Flying Officer Edgar James, 'Cobber', Kain









> Cobber' Kain was born in Hastings on 27 June 1918. Following school, he worked as a clerk in his father's warehousing business in Wellington.
> 
> In 1936 he obtained his private pilot's licence with the Wellington Aero Club before leaving New Zealand in November for London to join the RAF. Kain began his flying training in January 1937 and in late November was posted to 73 Squadron.
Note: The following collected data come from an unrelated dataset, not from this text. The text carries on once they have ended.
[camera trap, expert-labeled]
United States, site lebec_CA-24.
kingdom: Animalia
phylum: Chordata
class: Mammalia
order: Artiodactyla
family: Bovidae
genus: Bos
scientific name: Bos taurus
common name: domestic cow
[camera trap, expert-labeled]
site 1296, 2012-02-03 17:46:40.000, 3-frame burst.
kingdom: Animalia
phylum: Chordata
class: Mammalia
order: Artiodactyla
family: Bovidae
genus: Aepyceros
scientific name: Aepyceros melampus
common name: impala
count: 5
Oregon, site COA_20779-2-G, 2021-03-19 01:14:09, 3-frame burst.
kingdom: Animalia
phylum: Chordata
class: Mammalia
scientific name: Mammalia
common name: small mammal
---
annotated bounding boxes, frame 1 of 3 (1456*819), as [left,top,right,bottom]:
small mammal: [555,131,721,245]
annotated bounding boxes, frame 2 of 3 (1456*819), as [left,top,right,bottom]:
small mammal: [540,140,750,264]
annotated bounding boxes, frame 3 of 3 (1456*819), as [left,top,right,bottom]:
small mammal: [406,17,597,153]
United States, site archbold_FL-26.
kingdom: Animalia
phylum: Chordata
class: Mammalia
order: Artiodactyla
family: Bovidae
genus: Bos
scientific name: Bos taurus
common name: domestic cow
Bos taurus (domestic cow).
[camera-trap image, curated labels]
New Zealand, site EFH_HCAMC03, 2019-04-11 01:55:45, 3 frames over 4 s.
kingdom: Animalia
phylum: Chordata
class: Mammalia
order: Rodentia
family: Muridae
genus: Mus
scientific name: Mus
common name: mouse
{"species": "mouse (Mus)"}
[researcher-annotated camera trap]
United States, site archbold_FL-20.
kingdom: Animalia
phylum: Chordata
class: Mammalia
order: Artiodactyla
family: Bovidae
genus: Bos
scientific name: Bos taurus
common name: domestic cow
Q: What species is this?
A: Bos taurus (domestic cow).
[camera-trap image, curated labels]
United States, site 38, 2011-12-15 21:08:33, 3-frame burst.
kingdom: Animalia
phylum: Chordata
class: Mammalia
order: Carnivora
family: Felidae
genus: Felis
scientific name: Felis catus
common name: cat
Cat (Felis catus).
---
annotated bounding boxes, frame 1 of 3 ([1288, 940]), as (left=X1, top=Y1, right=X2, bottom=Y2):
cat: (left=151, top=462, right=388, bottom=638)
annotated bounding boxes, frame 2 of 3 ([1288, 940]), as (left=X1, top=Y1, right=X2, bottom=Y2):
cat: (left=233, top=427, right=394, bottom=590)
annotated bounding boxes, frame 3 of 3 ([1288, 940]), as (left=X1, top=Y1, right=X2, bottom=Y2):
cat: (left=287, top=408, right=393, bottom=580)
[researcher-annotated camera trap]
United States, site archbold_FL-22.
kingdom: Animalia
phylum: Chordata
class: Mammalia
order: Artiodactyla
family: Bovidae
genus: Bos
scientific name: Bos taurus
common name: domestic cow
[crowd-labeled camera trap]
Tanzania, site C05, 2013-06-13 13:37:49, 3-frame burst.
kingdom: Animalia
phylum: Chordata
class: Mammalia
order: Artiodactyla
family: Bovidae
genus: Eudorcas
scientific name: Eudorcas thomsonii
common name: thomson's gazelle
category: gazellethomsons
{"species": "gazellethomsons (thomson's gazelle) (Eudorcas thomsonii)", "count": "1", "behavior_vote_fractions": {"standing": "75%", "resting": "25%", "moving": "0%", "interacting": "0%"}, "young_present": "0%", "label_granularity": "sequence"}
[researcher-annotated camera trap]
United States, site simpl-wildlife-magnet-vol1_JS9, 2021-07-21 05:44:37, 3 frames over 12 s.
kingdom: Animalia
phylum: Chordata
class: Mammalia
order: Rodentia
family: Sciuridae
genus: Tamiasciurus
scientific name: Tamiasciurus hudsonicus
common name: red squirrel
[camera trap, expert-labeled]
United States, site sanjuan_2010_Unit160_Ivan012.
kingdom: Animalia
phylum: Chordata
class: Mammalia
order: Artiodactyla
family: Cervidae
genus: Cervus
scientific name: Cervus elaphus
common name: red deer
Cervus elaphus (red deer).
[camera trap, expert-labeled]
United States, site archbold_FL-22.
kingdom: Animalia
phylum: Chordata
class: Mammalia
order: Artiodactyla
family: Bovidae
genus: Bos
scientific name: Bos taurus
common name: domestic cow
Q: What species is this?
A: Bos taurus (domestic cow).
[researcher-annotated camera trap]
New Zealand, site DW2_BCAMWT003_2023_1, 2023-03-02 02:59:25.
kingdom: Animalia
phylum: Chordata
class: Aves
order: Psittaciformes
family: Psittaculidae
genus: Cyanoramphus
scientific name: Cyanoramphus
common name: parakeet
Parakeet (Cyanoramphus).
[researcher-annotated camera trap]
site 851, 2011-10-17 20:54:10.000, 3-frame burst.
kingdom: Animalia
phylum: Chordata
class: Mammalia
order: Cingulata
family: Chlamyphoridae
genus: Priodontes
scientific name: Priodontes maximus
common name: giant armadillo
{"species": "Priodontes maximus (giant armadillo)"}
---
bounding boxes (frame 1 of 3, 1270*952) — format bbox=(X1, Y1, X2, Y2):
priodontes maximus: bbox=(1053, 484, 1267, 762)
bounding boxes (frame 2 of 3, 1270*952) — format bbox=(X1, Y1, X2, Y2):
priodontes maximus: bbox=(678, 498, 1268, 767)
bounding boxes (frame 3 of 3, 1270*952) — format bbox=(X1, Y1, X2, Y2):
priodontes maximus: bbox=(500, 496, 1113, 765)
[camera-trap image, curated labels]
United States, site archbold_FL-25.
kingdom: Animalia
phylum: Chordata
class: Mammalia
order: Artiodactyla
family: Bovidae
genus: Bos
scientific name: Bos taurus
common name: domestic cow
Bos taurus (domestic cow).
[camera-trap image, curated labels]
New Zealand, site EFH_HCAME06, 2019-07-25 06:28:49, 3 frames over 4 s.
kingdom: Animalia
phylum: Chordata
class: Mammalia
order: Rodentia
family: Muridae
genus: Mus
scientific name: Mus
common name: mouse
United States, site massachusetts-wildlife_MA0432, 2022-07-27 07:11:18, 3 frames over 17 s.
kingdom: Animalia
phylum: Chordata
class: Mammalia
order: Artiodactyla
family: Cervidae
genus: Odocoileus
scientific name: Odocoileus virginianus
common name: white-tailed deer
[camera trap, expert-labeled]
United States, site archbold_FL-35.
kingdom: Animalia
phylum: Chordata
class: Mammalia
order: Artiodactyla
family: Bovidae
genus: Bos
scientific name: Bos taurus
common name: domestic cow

Re-equipped with Hurricanes in 1938, the squadron was fully operational by March 1939 and on 24 August was ordered to mobilise for war.
> 
> ...








Kiwimac


----------



## nutter (Mar 7, 2004)

thanx mate a very good read


----------



## aussie jim (Mar 10, 2004)

Cobber Cain and his Hurricane ..what a legend


----------



## Hot Space (Mar 12, 2004)

Another good read here 8) 

But I wonder how many Kills he would of got if he didn't die  

Hot Space


----------



## cihset (Sep 1, 2004)

Enlighten me, but wouldn't Stanislav Skalski be the first allied ace since he downed more than five planes in the battle of Poland?
(he also later flew for RAF)


----------



## the lancaster kicks ass (Sep 5, 2004)

post his story and we'll see, unfortunatly i know very little about aces................


----------



## cihset (May 2, 2005)

"In September 1939, Skalski reached "ace status", by personally downing 6 German aircraft (1 Ju 86, 2 Do 17, 1 Ju 87, 2 Hs 126), plus 1 Hs 126 shared with another pilot. Furthermore, he damaged another three planes (1 Bf 109, 1 Hs 126, 1 Ju 87). Skalski flew his last sortie with his P-11c on 16 September. The next day he fled the country, as did several other Polish pilots, to Rumania, and from there to fight in France and England. "

http://www.elknet.pl/acestory/skalski/skalski.htm


----------



## P-Popsie (Oct 29, 2008)

Outstanding gentelmen { and or Ladies off course } The NZ pilot i had heard of only marginally and the polish pilot i had never heard of. More unsung hero's from the counless ranks of unsung hero's.


----------